Therrien F, Meehan SR, Weiss C, Dine J, Brown TM, MacKenzie EM. Exploring life engagement from the perspective of patients with major depressive disorder: a study using patient interviews. J Patient Rep Outcomes. 2022 Oct 12;6(1):111. doi: 10.1186/s41687-022-00517-z

BACKGROUND: Patient-reported outcomes can measure health aspects that are meaningful to patients, such as 'life engagement' in major depressive disorder (MDD). Expert psychiatrists recently identified ten items from the Inventory of Depressive Symptomatology Self-Report (IDS-SR) that can be used to measure patient life engagement. This study aimed to explore the concept of patient life engagement and provide support for the IDS-SR10 Life Engagement subscale from the patient perspective.

METHODS: Semi-structured video interviews were conducted with adults with MDD in the United States. Patients were asked if they ever felt engaged with life, and how this affected their feelings, activities, socializing, and thoughts. Then, patients discussed the ten expert-selected IDS-SR items, and rated the relevance of all 30 items to patient life engagement on a 4-point scale.

RESULTS: Patients (N = 20) understood the 'engaged with life' concept and could provide examples from their own lives, such as increased energy/motivation (100%), being more social/spending time with others (85%), being more communicative (80%), and having better mood (75%). Nineteen patients (95%) indicated that all ten IDS-SR10 Life Engagement items were relevant to patient life engagement, and nine of the ten items had a mean score ≥ 3 (moderately relevant). Four additional items (all relating to mood) also scored ≥ 3.

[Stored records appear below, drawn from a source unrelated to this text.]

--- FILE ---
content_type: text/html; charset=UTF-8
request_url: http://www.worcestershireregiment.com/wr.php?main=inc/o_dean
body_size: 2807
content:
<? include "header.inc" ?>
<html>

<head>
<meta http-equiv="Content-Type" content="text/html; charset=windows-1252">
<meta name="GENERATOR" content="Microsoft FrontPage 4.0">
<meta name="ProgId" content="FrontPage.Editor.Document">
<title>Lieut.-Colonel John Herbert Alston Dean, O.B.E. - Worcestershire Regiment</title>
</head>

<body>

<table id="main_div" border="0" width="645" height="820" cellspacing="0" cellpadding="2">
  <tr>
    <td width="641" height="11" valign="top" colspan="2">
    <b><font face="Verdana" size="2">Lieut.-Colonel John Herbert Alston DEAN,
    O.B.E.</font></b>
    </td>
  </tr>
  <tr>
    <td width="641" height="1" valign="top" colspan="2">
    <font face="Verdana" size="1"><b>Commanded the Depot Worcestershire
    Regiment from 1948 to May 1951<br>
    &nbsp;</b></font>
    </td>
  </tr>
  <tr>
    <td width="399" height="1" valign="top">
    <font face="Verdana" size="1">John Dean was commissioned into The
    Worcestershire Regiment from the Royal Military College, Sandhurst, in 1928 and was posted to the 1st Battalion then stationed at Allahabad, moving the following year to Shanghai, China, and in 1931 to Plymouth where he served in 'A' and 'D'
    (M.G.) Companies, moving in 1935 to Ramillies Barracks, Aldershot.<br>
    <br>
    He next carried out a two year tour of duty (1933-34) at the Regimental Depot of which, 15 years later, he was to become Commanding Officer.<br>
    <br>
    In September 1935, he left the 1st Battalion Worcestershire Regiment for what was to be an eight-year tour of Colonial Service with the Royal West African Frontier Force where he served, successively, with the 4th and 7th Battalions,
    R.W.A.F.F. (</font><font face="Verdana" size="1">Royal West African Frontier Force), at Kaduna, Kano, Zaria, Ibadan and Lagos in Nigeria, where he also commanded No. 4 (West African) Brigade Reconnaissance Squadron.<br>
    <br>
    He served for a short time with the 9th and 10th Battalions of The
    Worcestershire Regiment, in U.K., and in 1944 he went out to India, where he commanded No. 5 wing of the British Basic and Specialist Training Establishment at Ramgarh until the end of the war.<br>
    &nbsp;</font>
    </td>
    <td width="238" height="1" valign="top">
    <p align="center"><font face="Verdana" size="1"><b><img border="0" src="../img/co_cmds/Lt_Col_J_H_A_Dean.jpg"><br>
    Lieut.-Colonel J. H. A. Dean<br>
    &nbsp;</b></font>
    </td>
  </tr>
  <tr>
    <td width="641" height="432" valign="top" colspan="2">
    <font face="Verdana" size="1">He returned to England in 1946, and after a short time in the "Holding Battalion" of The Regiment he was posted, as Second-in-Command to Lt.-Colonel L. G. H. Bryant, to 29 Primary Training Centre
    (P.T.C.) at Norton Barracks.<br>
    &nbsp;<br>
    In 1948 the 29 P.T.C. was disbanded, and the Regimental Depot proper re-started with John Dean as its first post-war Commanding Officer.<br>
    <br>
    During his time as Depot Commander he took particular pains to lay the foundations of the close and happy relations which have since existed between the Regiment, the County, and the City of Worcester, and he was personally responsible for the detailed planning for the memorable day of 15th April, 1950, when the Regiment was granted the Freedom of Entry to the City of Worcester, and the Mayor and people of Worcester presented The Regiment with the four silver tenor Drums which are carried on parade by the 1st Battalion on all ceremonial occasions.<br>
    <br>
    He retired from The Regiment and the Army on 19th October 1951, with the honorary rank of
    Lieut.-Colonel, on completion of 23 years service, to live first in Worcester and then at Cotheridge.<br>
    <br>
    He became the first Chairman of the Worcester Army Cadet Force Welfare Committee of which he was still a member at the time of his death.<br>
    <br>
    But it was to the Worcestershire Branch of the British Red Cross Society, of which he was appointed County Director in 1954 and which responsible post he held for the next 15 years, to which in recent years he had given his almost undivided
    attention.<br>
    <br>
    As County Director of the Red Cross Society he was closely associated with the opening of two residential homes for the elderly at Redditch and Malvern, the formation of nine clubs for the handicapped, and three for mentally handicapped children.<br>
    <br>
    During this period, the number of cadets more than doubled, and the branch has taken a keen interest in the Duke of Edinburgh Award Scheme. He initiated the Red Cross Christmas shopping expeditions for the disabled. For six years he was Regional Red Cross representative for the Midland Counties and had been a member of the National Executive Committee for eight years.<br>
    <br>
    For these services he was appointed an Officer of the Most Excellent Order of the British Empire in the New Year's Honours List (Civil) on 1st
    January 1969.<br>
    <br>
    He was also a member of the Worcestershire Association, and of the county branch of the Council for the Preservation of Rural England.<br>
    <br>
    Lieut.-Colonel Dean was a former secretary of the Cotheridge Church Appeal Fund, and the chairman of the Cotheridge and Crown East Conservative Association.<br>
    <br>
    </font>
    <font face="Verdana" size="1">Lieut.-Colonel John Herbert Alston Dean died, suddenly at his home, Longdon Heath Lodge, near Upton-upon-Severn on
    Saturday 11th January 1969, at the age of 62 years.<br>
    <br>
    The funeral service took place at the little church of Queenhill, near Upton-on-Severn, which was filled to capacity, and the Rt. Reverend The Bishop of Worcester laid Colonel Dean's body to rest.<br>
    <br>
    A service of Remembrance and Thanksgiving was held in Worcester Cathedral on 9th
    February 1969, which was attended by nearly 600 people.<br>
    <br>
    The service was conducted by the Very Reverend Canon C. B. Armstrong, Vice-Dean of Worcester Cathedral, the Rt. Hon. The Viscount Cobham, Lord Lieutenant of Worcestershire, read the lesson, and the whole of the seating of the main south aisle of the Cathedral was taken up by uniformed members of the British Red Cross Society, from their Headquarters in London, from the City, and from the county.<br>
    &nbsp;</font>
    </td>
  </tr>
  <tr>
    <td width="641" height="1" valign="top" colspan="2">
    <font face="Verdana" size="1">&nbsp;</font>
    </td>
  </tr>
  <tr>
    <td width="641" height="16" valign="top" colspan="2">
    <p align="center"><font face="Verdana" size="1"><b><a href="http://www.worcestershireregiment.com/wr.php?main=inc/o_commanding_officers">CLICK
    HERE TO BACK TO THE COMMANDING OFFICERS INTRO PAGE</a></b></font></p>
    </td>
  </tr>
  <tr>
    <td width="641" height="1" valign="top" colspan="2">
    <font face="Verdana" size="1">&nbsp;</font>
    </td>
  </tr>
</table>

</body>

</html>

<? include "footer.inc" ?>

CONCLUSIONS: Patients found the concept of life engagement to be important and relatable, and confirmed the IDS-SR10 captures the defining non-mood-related aspects of patient life engagement. This research supports the relevance of patient life engagement as a potential clinical outcome beyond core mood symptoms, and the use of the IDS-SR10 Life Engagement subscale in patient-oriented research.